King: See there it is again! That voice it just said meanwhile in...

Armor King: (Mexican profanities telling King to stop being crazy)

Paul: Hi everyone.

Law: Where've you been.

Paul: Practising my textbook flipkicks.

Law/Paul: *laugh hysterically*

Paul: HAHAHAHA, I cant even say it with a straight face! HAHAHAHAHA!!

Law: HAHAHAHA,Yup! HAHA, we both know you were beating up bears.HAHA...

Paul: Well seriously, yes. So whassup?

Kazuya: Nothin'. Watchin' the game, havin a Bud.

Lee: Ha ha! It's funny cos he's ripping off Budweiser and could get sued.

Lei: Yep. I oughta arrest you.

Kazuya: But, you're not allowed to catch us.

Lei: Actually, we can't catch Lee. Check the rules..

Kazuya: (turns round and pencil scratchings can be heard) Here, it's the revised

version.

Post-it reading: Rule #49-D. Please don't catch Kazuya because ...

Lei: Because what?

Kazuya: Shutup, that's what!

Jun: (comes in & sees Kazuya) So there you are! I've been looking all over for you.

Where have you been!?

Kazuya: I've been cheating on you.

Jun: You liar! You were with Lee!

Kazuya: I think we screwed that up.

Jun: Oh well, lets make out. (does so)

(Jin, Bryan, Eddy, Yoshi, Kuni & Ling enter)

Jin: EEEEEEEEEEWWWWWWWWW! GROOOOSSSSSSS.

So whats happenin.

Kazuya: Me an yer mother are*

Jin: I mean with everyone else thanks.

(Michelle Julia come round the corner with Ganryu disguised like a bush...... no, a giant redwood following them)

Michelle: Was that tree there before?

(Ganryu sneaks up to Paul)

Paul: Here's your chance. Open up with something funny then ask her about her day.

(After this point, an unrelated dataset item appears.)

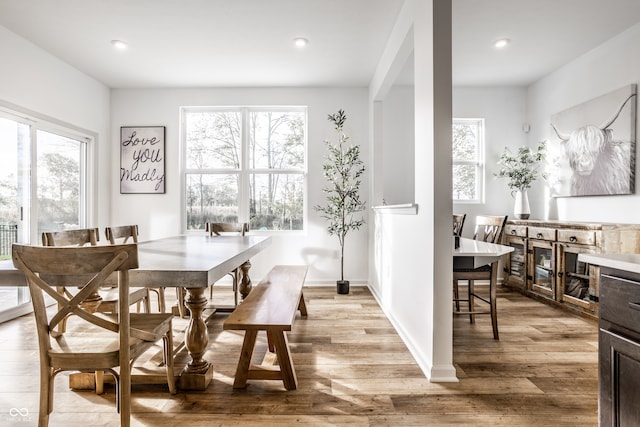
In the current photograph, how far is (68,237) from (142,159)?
8.58 feet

She'll talk a bit. Just nod & say yup. Like this (does so)

Ganryu: So. Michelle. Hi.... How `bout those native americans. I hear that they don't

have phones & that they use smoke signals. HAHAHA..haha..ha..ha.... shit!

Goku: Hey we got quite a big group. Lets just do the angry mob thing.

Lee: Alright. I didn't have a plan anyhow!

Bruce: What's with that drawing then.

Lee: That's me doing a silver cyclone on someone.

Kazuya: Can I seeee?

Lee: Nooooooo.

Bruce: (Looking at Lee's former `plan') Ha ha. He's got pointy hair.

Vegeta: So anyone got any pitchforks & torches?

Kunimitsu: I got loads.

Yoshimitsu: Why!?

Kunimitsu: You never know. (empties contents of bag 1" x 1" yet still manages to make a pile 2 meters high)

Armor King: Alright. You wanted to be in an angry mob, so you joined Mob Club.

Now, the first rule of Mob Club is, you do not talk about Mob Club.

The second rule of Mob Club is, you do not talk about Mob Club. The

third rule of Mob Club is, you do not talk about Mob Club, the

fourth.....

some time later:

...............the tenth rule of mob club is, you do not talk about fight club. It's a

terrible movie with an awful cast. The ending twist is also crap. Now,

Any questions?

On the next episode, find out if the mob club succeeds or fails. Or maybe somewhere in between. Oh! I know. What if they succeed, but fail if you know what I mean, or if they fail but succeed in doing it? Or maybe they go to a party & get drunk but succeed but then* OK I'll shut up!! Geez!